Beyoncé heb ik nog wel zien optreden! Lang geleden, toen ik in de Melkweg werkte was ik er bij. Zij speelde nog in het meisjesgroepje Destiny’s Child. Zo juist even opgezocht op het alwetende internet: dat was op 16 april 2000. Beyonce en de twee andere meisjes waren 18 jaar. Beyonce stond voor me in het bedrijfsleiderskantoor met haar manager. Ze was een beetje giechelig. Echt nog een meisje. Ik stond op een meter afstand van wat later toch tamelijk beroemde billen zouden worden. Ik herinner mij haar als niet al te groot. Je kon haar bijna als handbagage meenemen in het vliegtuig. De show was ook niet heel bijzonder, gewoon drie meisjes met wat ingestudeerde dansjes en Beyoncé al wel als de grote kleine blikvanger. Het was niet echt mijn muziek en ik was aan het werk, dus na een paar liedjes hield ik het weer voor gezien.
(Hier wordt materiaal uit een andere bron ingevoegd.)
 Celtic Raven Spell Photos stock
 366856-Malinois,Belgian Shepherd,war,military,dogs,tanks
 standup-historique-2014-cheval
Dat zij zo’n superster zou worden kon ik niet voorzien. Als ik dan de beelden zag van die bombastische show in de Arena, haar prachtige dure jurk en haar podiumpresentatie van nu: dat is niet meer het achttienjarige meisje dat ik ooit zag optreden. Van jong popje uitgegroeid tot Queen B, de bijenkoningin. De kaartjes voor het optreden in de Melkweg zullen hooguit tussen de 25 en 35 gulden hebben gekost. Voor de show in de Arena varieerden de prijzen tussen de 62 en 202 euro. Een hoop geld, maar ik begreep dat ze een fantastische show heeft gegeven, dus voor de echte fan is dat het dan wel waard.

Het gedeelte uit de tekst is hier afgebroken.